I don’t expect this to be full-time, if the opportunity arises and I get picked up for a big role, then yeah, but as far as moving to LA … I think I should concentrate on getting my BA.
Totally understandable, but I’m curious: what would your dream role be?
My dream role … hmmm … let’s see … my ideal character would be a bad guy whose bad actions are justified in some way.
That’s a complex character.
Yeah, but a lot of bad guys are just … bad! Nobody ever really sees into their backstory. It would be cool to show them as a “product of their environment,” kind of like Carlito in “Carlito’s Way.”
It sounds like you have a pretty good sense of direction now, is there any one thing that you feel helped you achieve that?
Taking that class at Leeward, I have to give it up to Dr. Cravath. He helped me find my power. Leeward is a really good stepping stone as far as finding out what you wanna do. Especially after getting out of the military, I really didn’t know what I wanted to do. Now I have a set idea of what I want to do with my life. It led me in a positive direction.
Do you want to leave us with any final thoughts?
Dr. Cravath was really a great teacher. He’s touched a lot of people’s lives – I kinda give it to him, he opened up my eyes to this whole world of acting. It’s something I’ll continue to do, whether or not it pays the bills.

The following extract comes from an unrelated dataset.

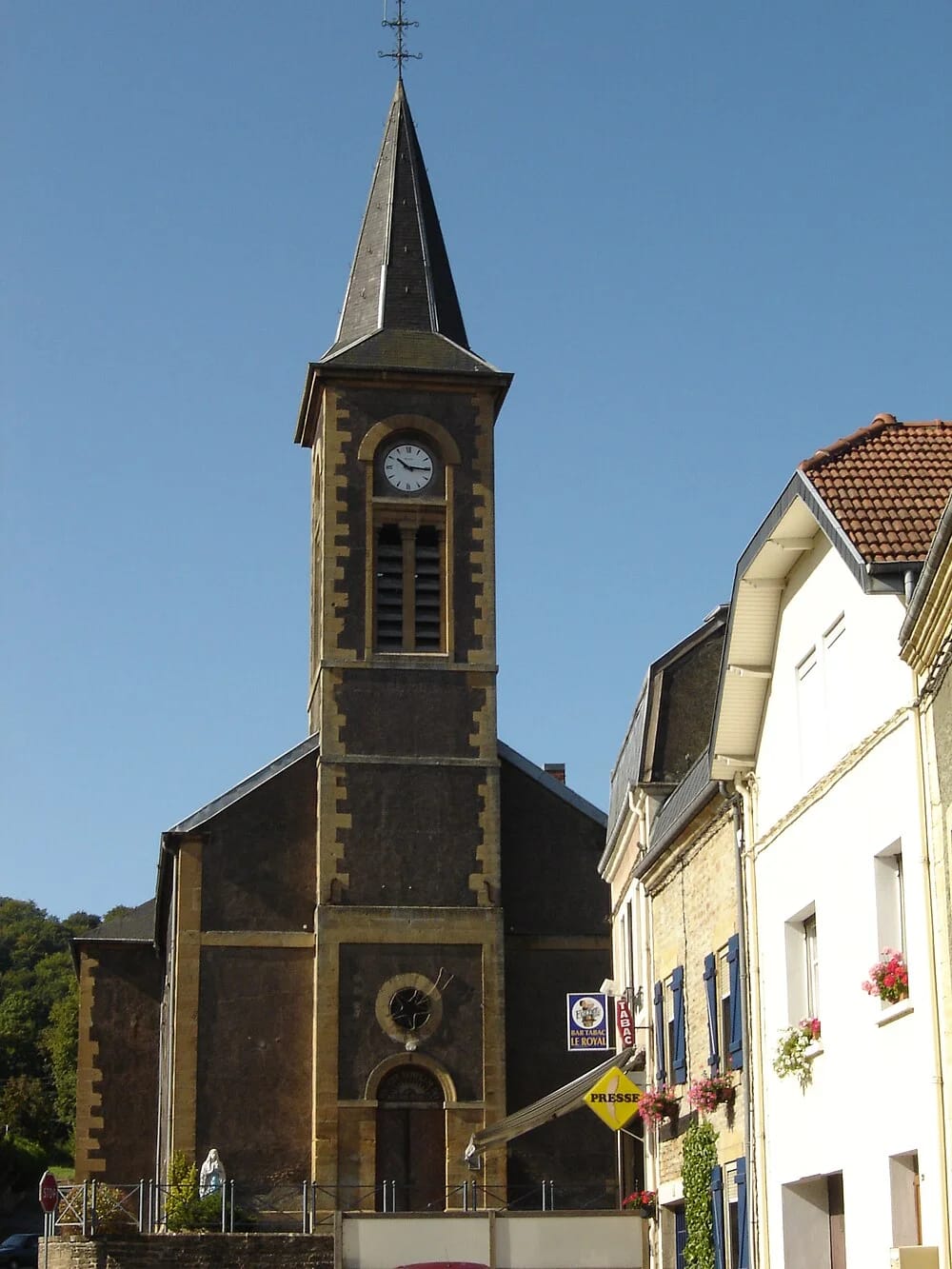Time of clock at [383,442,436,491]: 10:15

Notes: Former Leeward student Jomar Miranda also landed on the CBS hit show. He appeared as Wo Fat’s bodyguard in the premiere episode of season two. According to honolulupulse.com, Miranda’s character got knocked around by Chin Ho and was shot and interrogated by Steve McGarrett. His bodyguard character was his first major television role after appearing as an extra on the first season of “Hawaii Five-O.” Miranda, who has a background in martial arts, has appeared in several independent and short films since 2007. Miranda was travelling out of state during production of this issue and was unavailable for an interview.